C as an intermediate language

September 30th, 2012

Here's a Forth program debugged in KDevelop – a graphical debugger without Forth support:

KDevelop used to debug Forth code

Cool stuff, not? The syntax highlighting for Forth files – that's someone else's work that comes with the standard KDevelop installation. But the rest – being able to run Forth under KDevelop, place breakpoints, and look at program state – all that stuff is something we'll develop below.

I'll show all the required code; we don't have to do very much, because we get a lot for free by using C as an intermediate language.

A high-level intermediate language is not unusual. A lot of compilers target an existing high-level platform instead of generating native code – for instance, by generating JVM bytecode or JavaScript source code. Why? Because of all the things you get for free that way:

A few languages targeting high-level platforms are rather well-known: Scala and Clojure with compilers targeting the JVM, CoffeeScript and Dart which are compiled to JavaScript. (Then there's Java, which Google famously compiles to JavaScript – though that remains somewhat offbeat.)

Which languages of this kind are the most successful? Without doubt, today the answer is C++ and Objective-C – languages whose first compilers emitted C code.

I think C is an awesome intermediate language for a compiler to emit. It's extremely portable, it compiles in a snap, optimizes nicely, and you get interoperability with loads of stuff.

When I wanted to make a compiler for an interpreted language we developed internally, I actually thought about targeting a VM, not a source language. I planned to emit LLVM IR. It was GD who talked me out of it; and really, why LLVM IR?

After all, LLVM IR is less readable than C, less stable than the C standard – and less portable than C. It will likely always be, almost by definition.

Even if LLVM runs on every hardware platform, LLVM IR will only be supported by the LLVM tools – but not, say, the GNU tools, or Visual Studio. Whereas generating C code gives you great support by LLVM tools – and GNU, and Visual Studio. Debugging a program generated from LLVM IR in Visual Studio will probably always be inferior to debugging auto-generated C code compiled by the Visual Studio compiler.

"C as an intermediate language" is one of those things I wanted to write about for years. What prevented me was, I'd like to walk through an example – including some of the extra work that may be required for better debugging support. But I couldn't think of a blog-scale example ("web-scale" seems to be the new synonym for "loads of data"; I propose "blog-scale" to mean "small enough to fully fit into a blog post".)

Then it dawned on me: Forth! The minimalist language I've fallen out of love with that still has a warm place in my heart.

So, I'll do a Forth-to-C compiler. That'll fit in a blog post – at least a small Forth subset will – and Forth is different enough from C to be interesting. Because my point is, it doesn't have to be C with extensions like C++ or Objective-C. It can be something rather alien to C and you'll still get a lot of mileage out of the C tools supplied by your platform.

* _Tasks for this exercise_
[A] List every programming language that the article on C as an intermediate language names as being compiled to the JVM or to JavaScript.
[B] Reproduce verbatim the passage of the article on C as an intermediate language starting with "Which languages of" and going on through "almost by definition.".

Stored items:
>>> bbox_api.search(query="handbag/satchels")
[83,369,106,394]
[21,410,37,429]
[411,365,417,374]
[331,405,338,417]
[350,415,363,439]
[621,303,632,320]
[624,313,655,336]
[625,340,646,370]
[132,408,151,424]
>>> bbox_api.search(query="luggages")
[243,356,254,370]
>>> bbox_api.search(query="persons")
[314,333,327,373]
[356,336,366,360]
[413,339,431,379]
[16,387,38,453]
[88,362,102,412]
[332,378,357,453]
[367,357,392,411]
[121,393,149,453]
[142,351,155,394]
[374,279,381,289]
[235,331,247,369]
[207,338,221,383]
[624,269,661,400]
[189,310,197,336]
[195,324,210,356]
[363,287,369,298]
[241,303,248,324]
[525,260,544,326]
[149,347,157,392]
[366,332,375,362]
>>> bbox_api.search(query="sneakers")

* _Responses per task_
[A]
- Scala
- Clojure
- CoffeeScript
- Dart
- Java

[B]
Which languages of this kind are the most successful? Without doubt, today the answer is C++ and Objective-C – languages whose first compilers emitted C code.

I think C is an awesome intermediate language for a compiler to emit. It's extremely portable, it compiles in a snap, optimizes nicely, and you get interoperability with loads of stuff.

When I wanted to make a compiler for an interpreted language we developed internally, I actually thought about targeting a VM, not a source language. I planned to emit LLVM IR. It was GD who talked me out of it; and really, why LLVM IR?

After all, LLVM IR is less readable than C, less stable than the C standard – and less portable than C. It will likely always be, almost by definition.